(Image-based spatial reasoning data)

▬▬▬▬▬▬

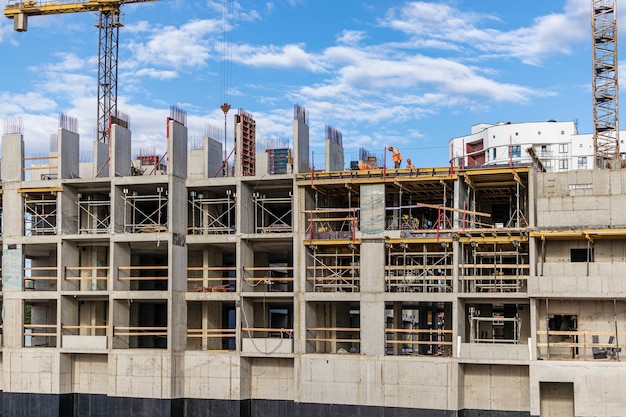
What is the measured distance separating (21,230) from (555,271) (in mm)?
28327

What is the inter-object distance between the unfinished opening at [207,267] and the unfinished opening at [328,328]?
4.76 meters

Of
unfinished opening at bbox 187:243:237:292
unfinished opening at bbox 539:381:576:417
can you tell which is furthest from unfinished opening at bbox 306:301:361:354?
unfinished opening at bbox 539:381:576:417

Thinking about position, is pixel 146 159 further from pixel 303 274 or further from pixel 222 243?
pixel 303 274

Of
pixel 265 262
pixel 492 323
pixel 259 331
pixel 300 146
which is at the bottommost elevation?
pixel 259 331

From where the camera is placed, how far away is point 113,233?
152ft

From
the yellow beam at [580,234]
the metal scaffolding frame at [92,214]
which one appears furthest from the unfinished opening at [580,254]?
the metal scaffolding frame at [92,214]

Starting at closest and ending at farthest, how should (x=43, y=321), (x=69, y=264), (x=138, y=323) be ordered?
(x=69, y=264)
(x=43, y=321)
(x=138, y=323)

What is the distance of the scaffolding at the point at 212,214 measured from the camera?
1854 inches

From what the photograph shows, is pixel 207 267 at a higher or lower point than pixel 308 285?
higher

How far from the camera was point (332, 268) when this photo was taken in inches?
1747

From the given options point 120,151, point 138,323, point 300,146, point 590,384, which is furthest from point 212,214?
point 590,384

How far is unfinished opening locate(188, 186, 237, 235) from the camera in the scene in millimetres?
47184

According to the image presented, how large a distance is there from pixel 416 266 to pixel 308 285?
573 centimetres

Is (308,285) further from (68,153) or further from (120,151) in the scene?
(68,153)
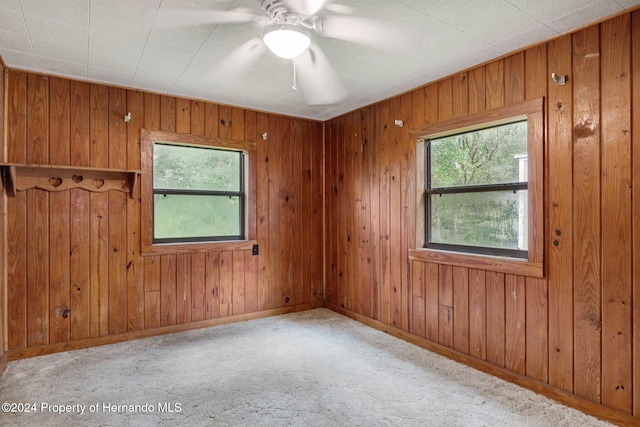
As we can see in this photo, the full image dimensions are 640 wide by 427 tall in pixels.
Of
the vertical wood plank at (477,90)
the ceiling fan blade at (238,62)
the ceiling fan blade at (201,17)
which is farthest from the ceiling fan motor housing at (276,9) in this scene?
the vertical wood plank at (477,90)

▬▬▬▬▬▬

» **Do this**
Switch "camera" to "observer" throughout the lines above, changing nothing else. Omit the pictures from your answer.

» **Output**
What is the measured distance separating (21,230) from (555,271) (in mm)?
28327

What is the inter-object distance between the unfinished opening at [207,267] and the unfinished opening at [328,328]?
4.76 meters

Of
unfinished opening at bbox 187:243:237:292
unfinished opening at bbox 539:381:576:417
can you tell which is furthest from unfinished opening at bbox 306:301:361:354?
unfinished opening at bbox 539:381:576:417

Thinking about position, is pixel 146 159 further from pixel 303 274 or further from pixel 222 243?
pixel 303 274

Of
pixel 265 262
pixel 492 323
pixel 259 331
pixel 300 146
which is at the bottommost elevation?
pixel 259 331

From where the observer is placed, how far away is point 113,233?
152ft

From
the yellow beam at [580,234]
the metal scaffolding frame at [92,214]
which one appears furthest from the unfinished opening at [580,254]?
the metal scaffolding frame at [92,214]

Starting at closest and ending at farthest, how should (x=43, y=321), (x=69, y=264), (x=138, y=323) be ordered?
(x=69, y=264)
(x=43, y=321)
(x=138, y=323)

What is the distance of the scaffolding at the point at 212,214 measured from the observer?
1854 inches

From what the photograph shows, is pixel 207 267 at a higher or lower point than pixel 308 285?
higher

How far from the observer was point (332, 268) when this photo was taken in inches?
1747

From the given options point 120,151, point 138,323, point 300,146, point 590,384, which is furthest from point 212,214?
point 590,384

How far is unfinished opening locate(188, 186, 237, 235) from the observer in the scene in millimetres?
47184

According to the image presented, how large a distance is there from pixel 416 266 to pixel 308 285?
573 centimetres

Is (308,285) further from (68,153) or further from (120,151) in the scene?
(68,153)
As we can see in this photo, the full image dimensions are 640 wide by 427 tall in pixels.
Of
the vertical wood plank at (477,90)
the ceiling fan blade at (238,62)
the ceiling fan blade at (201,17)
which is farthest from the ceiling fan motor housing at (276,9) in this scene?
the vertical wood plank at (477,90)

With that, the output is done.